▶ Data excerpts
-- Opening Marker --
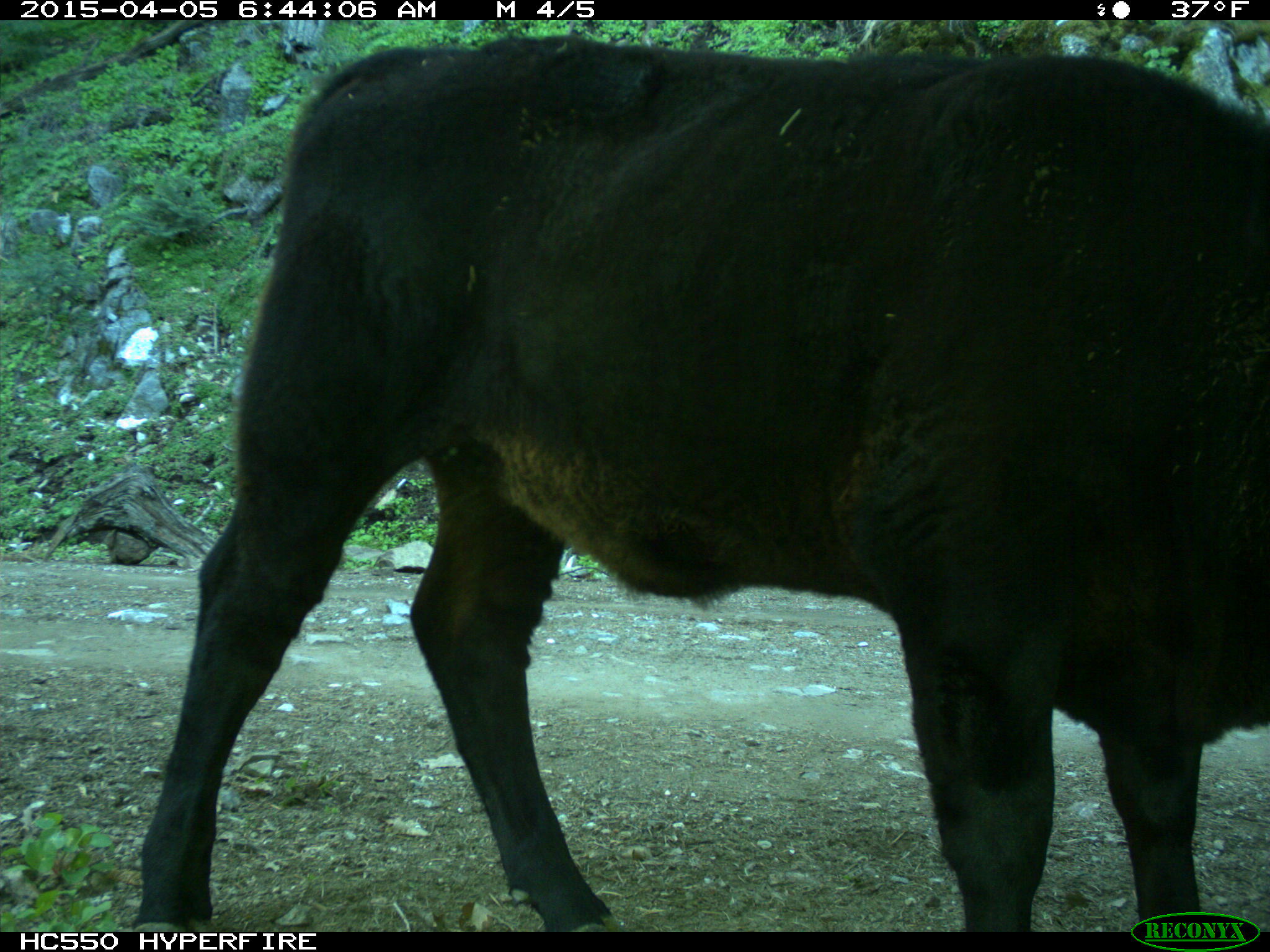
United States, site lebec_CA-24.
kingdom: Animalia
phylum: Chordata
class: Mammalia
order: Artiodactyla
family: Bovidae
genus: Bos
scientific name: Bos taurus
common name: domestic cow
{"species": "Bos taurus (domestic cow)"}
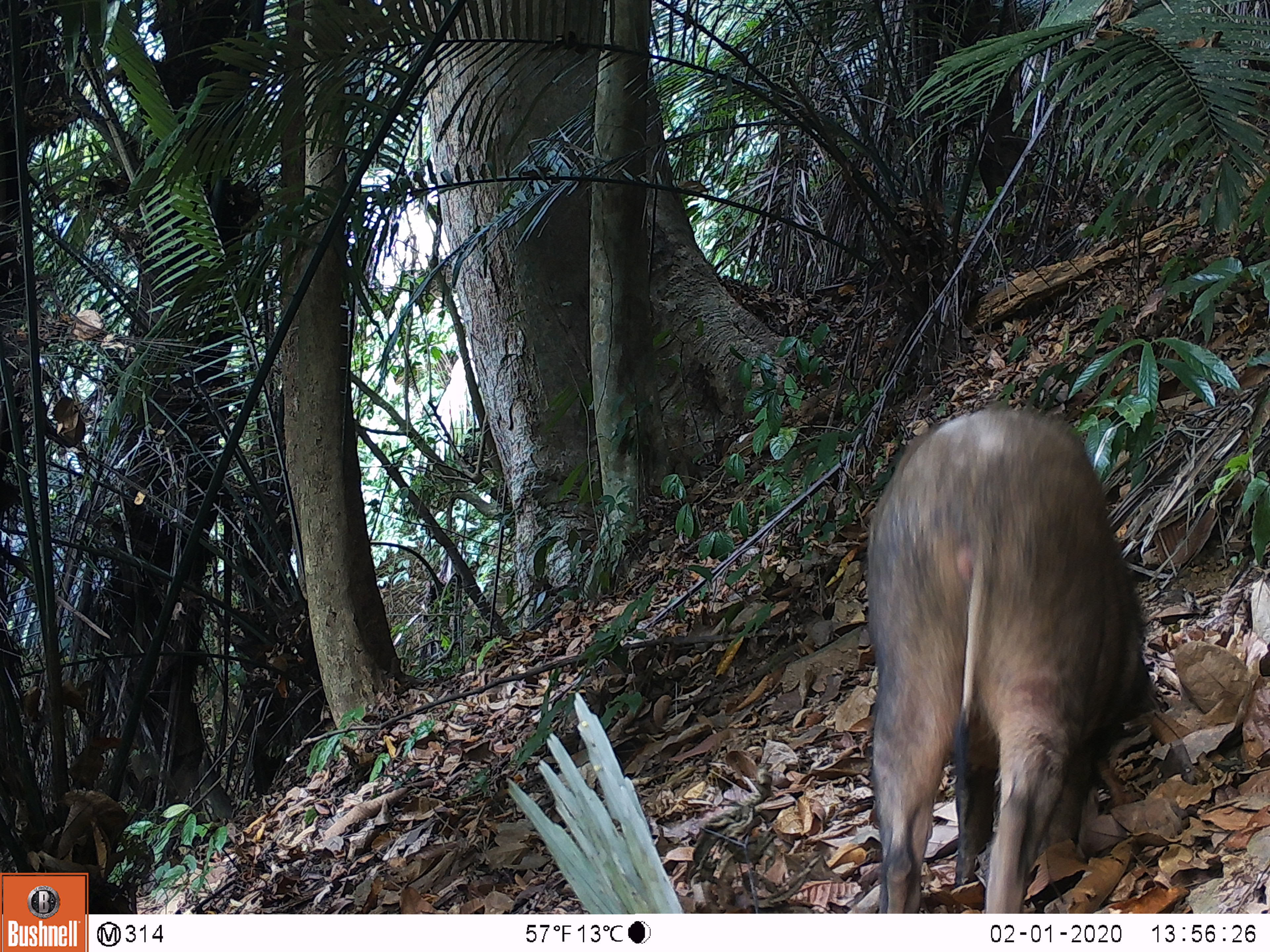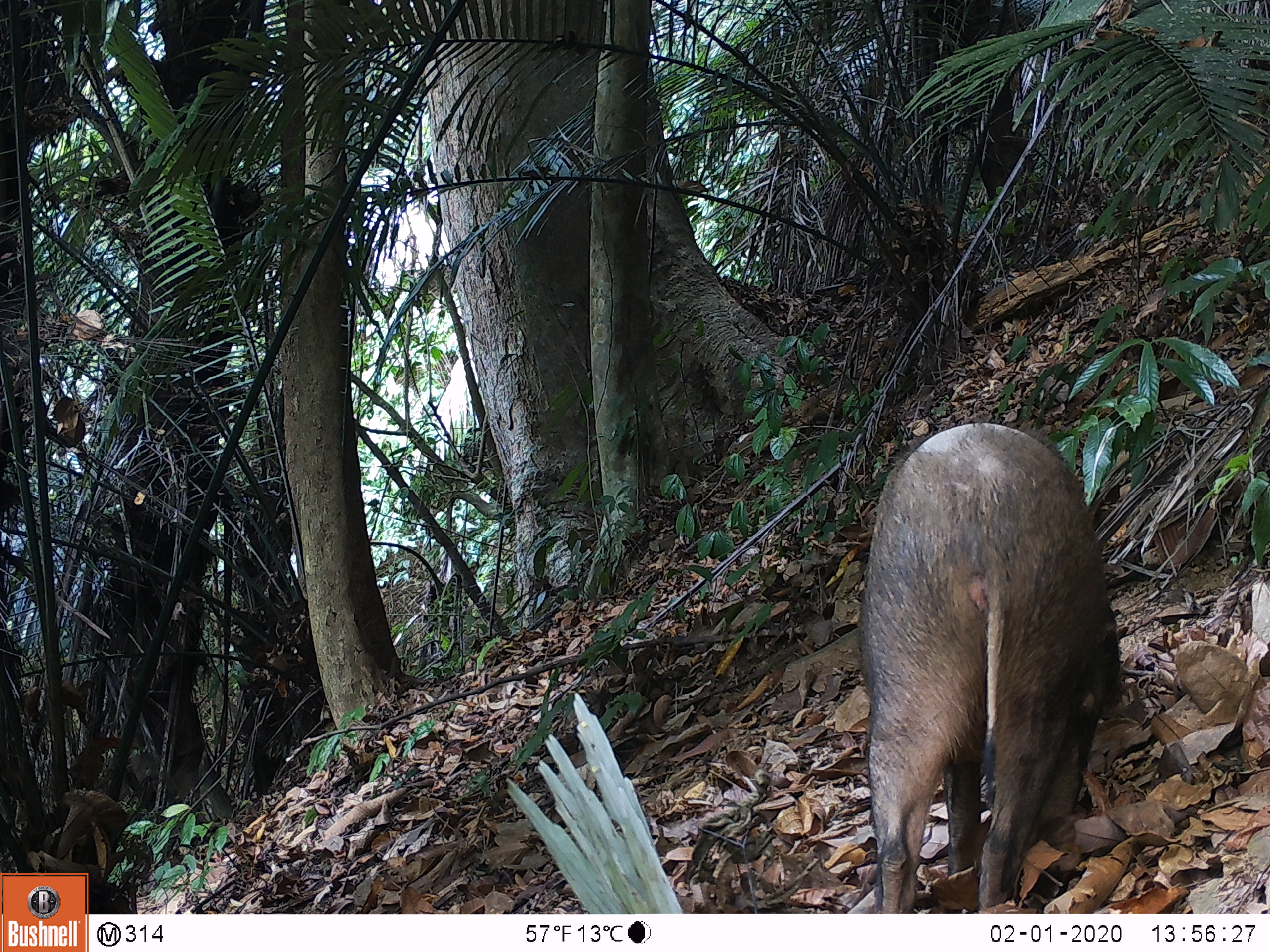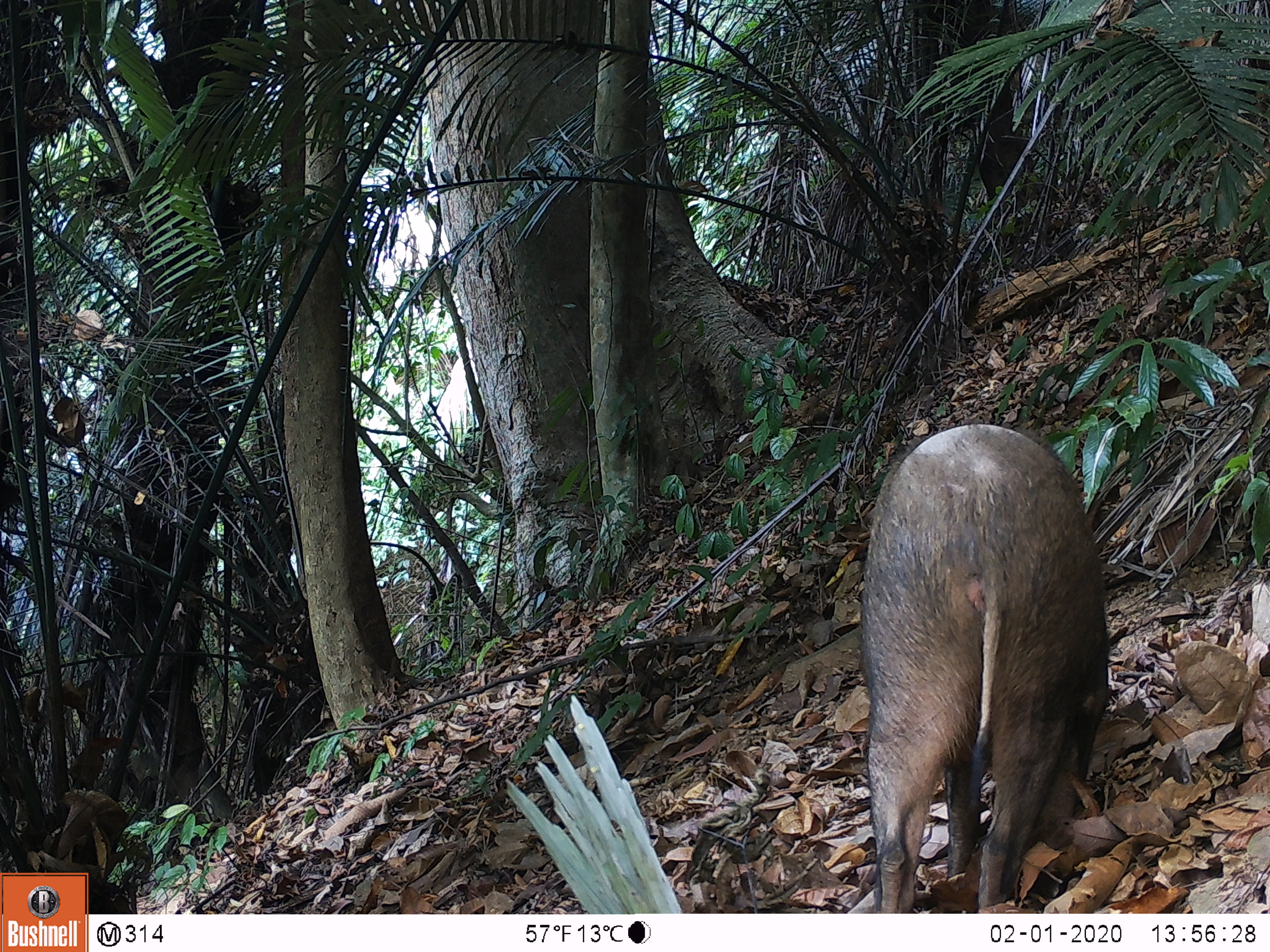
-- Closing Marker --
▶ What you have to do
Going from the line holding "family: Bovidae" to the last line of the data above, reproduce every line exactly, both included, with the pictures omitted.

▶ Answer below
family: Bovidae
genus: Bos
scientific name: Bos taurus
common name: domestic cow
{"species": "Bos taurus (domestic cow)"}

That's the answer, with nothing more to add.